O mesmo convite chegue também às pessoas fautoras ou cúmplices de corrupção. Esta praga putrefacta da sociedade é um pecado grave que brada aos céus, porque mina as próprias bases da vida pessoal e social. A corrupção impede de olhar para o futuro com esperança, porque, com a sua prepotência e avidez, destrói os projectos dos fracos e esmaga os mais pobres. É um mal que se esconde nos gestos diários para se estender depois aos escândalos públicos. A corrupção é uma contumácia no pecado, que pretende substituir Deus com a ilusão do dinheiro como forma de poder. É uma obra das trevas, alimentada pela suspeita e a intriga. Corruptio optimi pessima: dizia, com razão, São Gregório Magno, querendo indicar que ninguém pode sentir-se imune desta tentação. Para a erradicar da vida pessoal e social são necessárias prudência, vigilância, lealdade, transparência, juntamente com a coragem da denúncia. Se não se combate abertamente, mais cedo ou mais tarde torna-nos cúmplices e destrói-nos a vida.

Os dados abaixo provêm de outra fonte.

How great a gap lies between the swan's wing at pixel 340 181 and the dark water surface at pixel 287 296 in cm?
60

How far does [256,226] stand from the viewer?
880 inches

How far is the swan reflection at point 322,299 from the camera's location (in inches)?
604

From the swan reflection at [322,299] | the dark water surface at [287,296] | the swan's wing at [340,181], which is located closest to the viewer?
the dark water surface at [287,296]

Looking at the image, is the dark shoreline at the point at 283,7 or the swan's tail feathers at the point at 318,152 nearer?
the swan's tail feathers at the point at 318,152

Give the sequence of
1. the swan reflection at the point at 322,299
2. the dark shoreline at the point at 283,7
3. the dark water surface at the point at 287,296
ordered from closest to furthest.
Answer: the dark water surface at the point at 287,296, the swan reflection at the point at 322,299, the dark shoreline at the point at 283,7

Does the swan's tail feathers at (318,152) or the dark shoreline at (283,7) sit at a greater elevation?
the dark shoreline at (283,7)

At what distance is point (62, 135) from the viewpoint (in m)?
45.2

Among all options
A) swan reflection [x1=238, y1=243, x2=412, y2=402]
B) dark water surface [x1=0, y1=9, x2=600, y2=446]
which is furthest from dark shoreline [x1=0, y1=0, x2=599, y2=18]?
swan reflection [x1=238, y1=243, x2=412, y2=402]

Este é o momento favorável para mudar de vida! Este é o tempo de se deixar tocar o coração. Diante do mal cometido, mesmo crimes graves, é o momento de ouvir o pranto das pessoas inocentes espoliadas dos bens, da dignidade, dos afectos, da própria vida. Permanecer no caminho do mal é fonte apenas de ilusão e tristeza. A verdadeira vida é outra coisa. Deus não se cansa de estender a mão. Está sempre disposto a ouvir, e eu também estou, tal como os meus irmãos bispos e sacerdotes. Basta acolher o convite à conversão e submeter-se à justiça, enquanto a Igreja oferece a misericórdia.

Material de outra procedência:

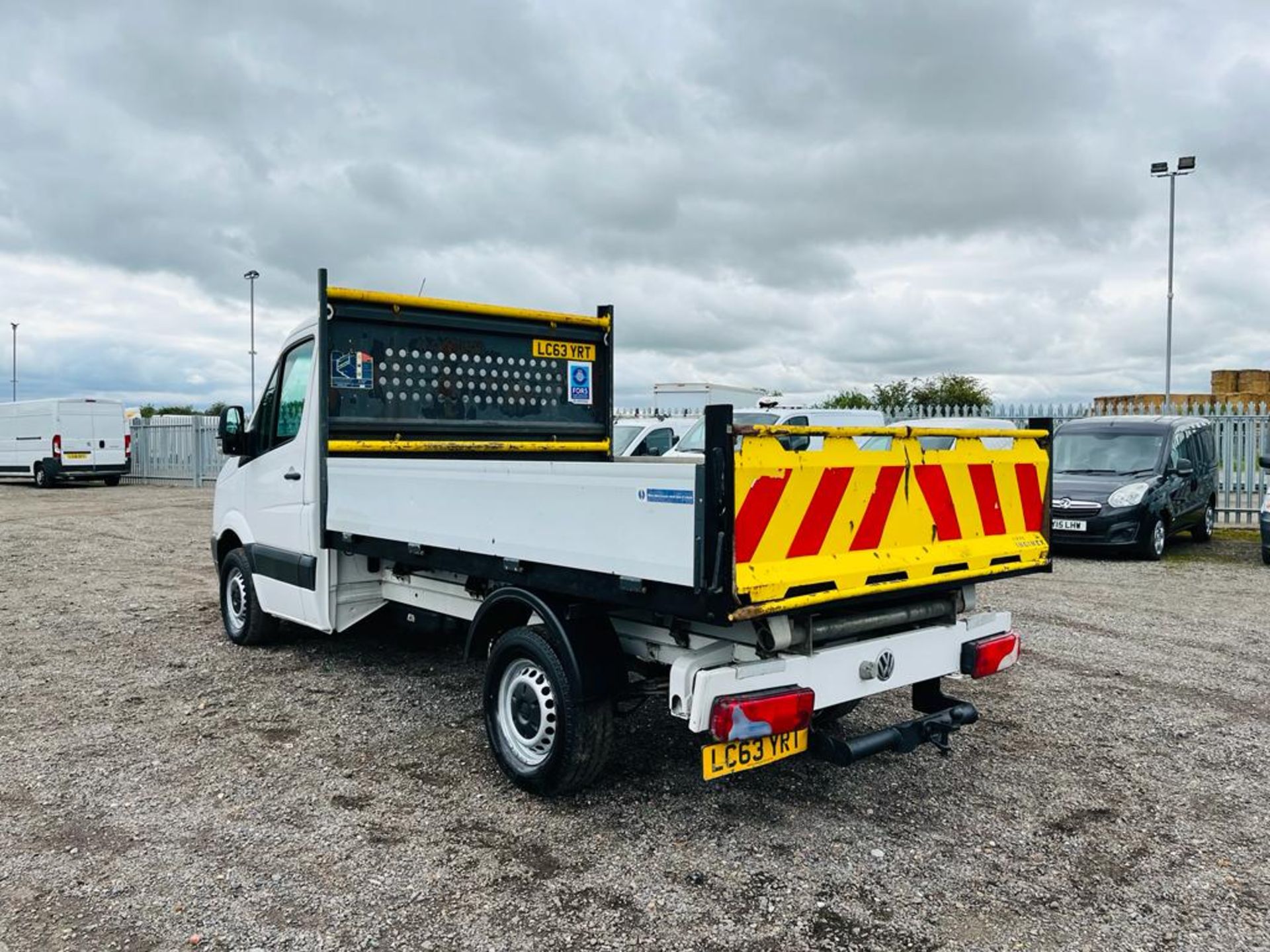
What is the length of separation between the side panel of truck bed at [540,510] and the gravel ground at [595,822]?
1.01 m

20. Neste contexto, não será inútil recordar a relação entre justiça e misericórdia. Não são dois aspectos em contraste entre si, mas duas dimensões duma única realidade que se desenvolve gradualmente até atingir o seu clímax na plenitude do amor. A justiça é um conceito fundamental para a sociedade civil, normalmente quando se faz referimento a uma ordem jurídica através da qual se aplica a lei. Por justiça entende-se também que a cada um deve ser dado o que lhe é devido. Na Bíblia, alude-se muitas vezes à justiça divina, e a Deus como juiz. Habitualmente é entendida como a observância integral da Lei e o comportamento de todo o bom judeu conforme aos mandamentos dados por Deus. Esta visão, porém, levou não poucas vezes a cair no legalismo, mistificando o sentido original e obscurecendo o valor profundo que a justiça possui. Para superar a perspectiva legalista, seria preciso lembrar que, na Sagrada Escritura, a justiça é concebida essencialmente como um abandonar-se confiante à vontade de Deus.

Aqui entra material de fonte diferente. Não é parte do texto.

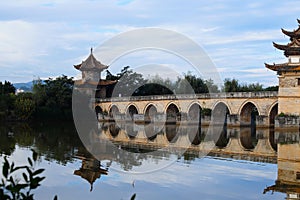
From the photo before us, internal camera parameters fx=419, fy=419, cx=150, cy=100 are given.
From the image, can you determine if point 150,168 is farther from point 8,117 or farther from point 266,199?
point 8,117

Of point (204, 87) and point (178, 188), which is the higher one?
point (204, 87)

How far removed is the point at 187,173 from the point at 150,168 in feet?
5.28

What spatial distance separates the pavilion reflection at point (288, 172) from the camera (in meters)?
9.25

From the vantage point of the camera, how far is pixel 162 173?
39.1ft

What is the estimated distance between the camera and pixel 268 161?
13727 millimetres

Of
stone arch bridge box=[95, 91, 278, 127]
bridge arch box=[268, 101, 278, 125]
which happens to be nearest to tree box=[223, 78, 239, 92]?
stone arch bridge box=[95, 91, 278, 127]

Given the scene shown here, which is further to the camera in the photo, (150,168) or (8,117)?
(8,117)

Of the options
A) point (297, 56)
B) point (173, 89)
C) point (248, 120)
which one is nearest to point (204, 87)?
point (173, 89)

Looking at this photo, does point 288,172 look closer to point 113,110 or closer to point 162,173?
point 162,173

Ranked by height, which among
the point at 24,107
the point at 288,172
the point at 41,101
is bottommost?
the point at 288,172

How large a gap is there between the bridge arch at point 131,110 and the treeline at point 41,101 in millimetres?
6177

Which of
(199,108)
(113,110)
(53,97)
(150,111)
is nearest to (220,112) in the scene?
(199,108)

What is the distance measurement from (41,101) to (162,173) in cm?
3172

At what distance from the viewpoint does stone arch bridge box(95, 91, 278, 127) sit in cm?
2944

Por sua vez, Jesus fala mais vezes da importância da fé que da observância da lei. É neste sentido que devemos compreender as suas palavras, quando, encontrando-Se à mesa com Mateus e outros publicanos e pecadores, disse aos fariseus que O acusavam por isso mesmo: "Ide aprender o que significa: Prefiro a misericórdia ao sacrifício. Porque Eu não vim chamar os justos, mas os pecadores" (Mt 9, 13). Diante da visão duma justiça como mera observância da lei, que julga dividindo as pessoas em justos e pecadores, Jesus procura mostrar o grande dom da misericórdia que busca os pecadores para lhes oferecer o perdão e a salvação. Compreende-se que Jesus, por causa desta sua visão tão libertadora e fonte de renovação, tenha sido rejeitado pelos fariseus e os doutores da lei. Estes, para ser fiéis à lei, limitavam-se a colocar pesos sobre os ombros das pessoas, anulando porém a misericórdia do Pai. O apelo à observância da lei não pode obstaculizar a atenção às necessidades que afectam a dignidade das pessoas.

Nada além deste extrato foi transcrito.